The next five biggest risks are rising competition (49%), access to domestic skilled labour (46%), geopolitical tensions (46%), rising interest rates (45%), and supply chain disruptions (43%), according to the survey respondents, with access to foreign skilled labour and difficulty in obtaining financing the lower risks among them.

Manufacturers expect moderation in 1H2023

In terms of the overall outlook for the first half of 2023 (1H2023), FMM president Tan Sri Soh Thian Lai said the manufacturing sector is showing further signs of moderating, as manufacturers continue to brace for challenging business conditions to persist in the coming months.

“Attesting to this are the forward-looking indicators, which are suggesting a slowdown in capacity utilisation, capital investment, hiring and a relatively tame outlook on production for 1H2023,” he said at a press conference at Wisma FMM.

“It is also likely that inventory levels may be moderated in line with the current trends in demand.

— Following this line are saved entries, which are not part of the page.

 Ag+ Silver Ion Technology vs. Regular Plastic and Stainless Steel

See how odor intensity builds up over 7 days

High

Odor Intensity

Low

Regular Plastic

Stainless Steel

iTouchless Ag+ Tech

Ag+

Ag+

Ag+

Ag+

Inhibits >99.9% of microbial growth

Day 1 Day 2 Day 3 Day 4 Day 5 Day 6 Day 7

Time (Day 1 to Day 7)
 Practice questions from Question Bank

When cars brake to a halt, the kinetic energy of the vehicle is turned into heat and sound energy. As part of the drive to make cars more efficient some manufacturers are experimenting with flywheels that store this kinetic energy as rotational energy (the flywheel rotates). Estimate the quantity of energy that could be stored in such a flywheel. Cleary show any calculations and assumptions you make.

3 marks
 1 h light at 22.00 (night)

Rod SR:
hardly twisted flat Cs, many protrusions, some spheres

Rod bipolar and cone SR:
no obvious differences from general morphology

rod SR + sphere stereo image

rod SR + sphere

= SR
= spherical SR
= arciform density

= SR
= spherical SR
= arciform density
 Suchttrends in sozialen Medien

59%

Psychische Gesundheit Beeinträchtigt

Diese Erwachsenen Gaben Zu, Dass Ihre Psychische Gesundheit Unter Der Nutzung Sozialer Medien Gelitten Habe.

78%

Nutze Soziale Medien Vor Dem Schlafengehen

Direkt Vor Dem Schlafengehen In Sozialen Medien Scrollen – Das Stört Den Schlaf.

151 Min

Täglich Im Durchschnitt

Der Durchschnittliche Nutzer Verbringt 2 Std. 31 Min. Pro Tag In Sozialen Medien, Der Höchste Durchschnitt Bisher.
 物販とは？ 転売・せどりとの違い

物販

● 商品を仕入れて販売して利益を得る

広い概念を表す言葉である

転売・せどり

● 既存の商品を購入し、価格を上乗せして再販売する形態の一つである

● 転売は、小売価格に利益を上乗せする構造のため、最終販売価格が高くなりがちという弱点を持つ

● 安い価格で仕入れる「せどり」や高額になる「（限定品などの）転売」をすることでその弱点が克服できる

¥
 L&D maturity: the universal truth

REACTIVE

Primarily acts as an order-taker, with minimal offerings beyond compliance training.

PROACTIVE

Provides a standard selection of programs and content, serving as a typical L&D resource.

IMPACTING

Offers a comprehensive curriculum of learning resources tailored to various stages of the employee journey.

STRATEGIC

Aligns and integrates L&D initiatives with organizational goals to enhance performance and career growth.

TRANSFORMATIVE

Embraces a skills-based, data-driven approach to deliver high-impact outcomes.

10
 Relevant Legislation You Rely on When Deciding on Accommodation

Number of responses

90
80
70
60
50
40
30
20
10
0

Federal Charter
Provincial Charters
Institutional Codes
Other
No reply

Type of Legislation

Except for cost of production, capital investment and employment, all the other indices have also registered below the demarcation level of optimism, further surmising the slow outlook going forward,” said Soh.

He added that most respondents (30%) expect their profits to increase by 1% to 24% in 2023, 24% expect no change in profits, and another 16% estimate their profits to be lower by 1% to 24%.

In the next 12 months, Soh said the top five investments that the majority of the respondents are planning to venture into are new product development (61%), automation (56%), upskilling and retraining of existing workers (55%), export market expansion (49%), and adoption of green technology or energy-efficiency measures (37%).